A planned Berlin exhibition of Western Modern Art from the collection of the Tehran museum has been cancelled. The paintings were collected by the wife of Iran’s late shah and featured masterpieces by Monet, Jackson Pollock, Mark Rothko Pablo Picasso, Joan Miro, Francis Bacon, Roy Lichtenstein and Andy Warhol. It is thought to be one of the largest and most valuable collections of Western contemporary art in the world. The works of art have spent decades hidden away in storage, in the Iranian capital Tehran.
Trouble brewed when fears that the Islamic republic would have problems with legal claims if the pictures travel abroad.
The Prussian Cultural Heritage Foundation (SPK), which looks after Berlin’s main museums, said Iran’s refusal to issue the necessary paperwork forced it to cancel the exhibition that had been agreed with the Tehran Museum of Contemporary Art. Foundation president Hermann Parzinger said the decision had been taken “with great regret” because “Iran has still not granted an export license for the artworks”.
The exhibition, originally planned to have opened with some 60 loaned artworks in Berlin in early December 2017, could not be delayed any longer, he said in a statement. “However, the SPK remains committed to cultural exchange, including with Iran, and will continue to promote this dialogue with the appropriate measures,” he said. Since the 1979 Islamic revolution that overthrew shah Mohammad Reza Pahlavi, the works assembled under the patronage of his wife Farah Pahlavi have not been shown together outside Iran, according to the SPK.
The paintings were originally intended to go on view at the Maxxi Museum designed by Zaha Hadid in Rome but Berlin outbid the museum. The Vice President of the Stiftung Preußischer Kulturbesitz (SPK, Prussian Cultural Heritage Foundation), Günther Schauerte, and the Director of the Tehran Museum of Contemporary Art, Majid Mollanoroozi, then signed a Memorandum of Understanding.

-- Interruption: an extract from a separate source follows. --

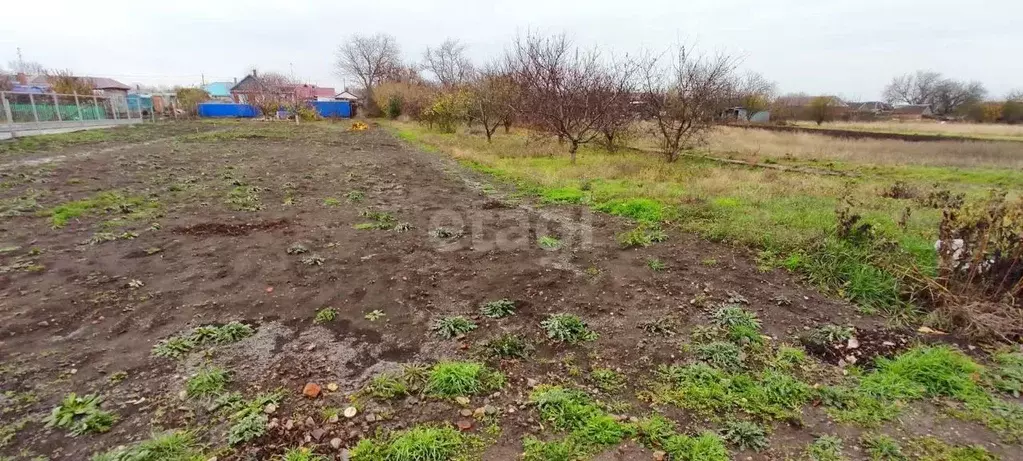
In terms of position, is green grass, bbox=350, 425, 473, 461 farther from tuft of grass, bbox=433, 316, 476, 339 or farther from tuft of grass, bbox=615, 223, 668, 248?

The Tehran Museum of Contemporary Art (TMoCA) has one of the largest collections of Western contemporary art outside Europe and the United States. Purchased under the patronage of the last Iranian Empress, Shahbanu Farah Pahlavi, and destined for the TMoCA, which opened in 1977, only a portion of these works has been exhibited since the Islamic revolution and the overthrow of the Shah. Now a selection of the Western works is due to be displayed in Berlin for three months, together with an equal number of works by Iranian artists, also from the TMoCA collection. Modern art comes from Tehran to Berlin Steinmeier: At this time, especially, we need the diplomacy of culture – Parzinger: A symbolic bridge in a time rife with conflict.
It has been rumoured for a number of years that the Iran Government would like to sell the collection which is valued at a billion dollars. It is not considered of cultural value to the present regime and this would be the perfect opportunity to showcase the collection before selling it to the highest bidder. The collection has already sold De Kooning’s Woman III a painting which realised $162.4m. Woman III, as its title suggests, is the third of six paintings with a woman theme created by abstract expressionist Willem de Kooning from 1951 to 1953. It measures 68 x 48 1⁄2 inches and is reportedly the only painting in the series that is owned by a private individual. The Woman III was part of the Tehran Museum of Contemporary Art collection from the late 70s to 1994. However, from 1979 onwards, the painting was hidden from the public due to strict rules on images of women set by the Iranian government after the 1979 revolution.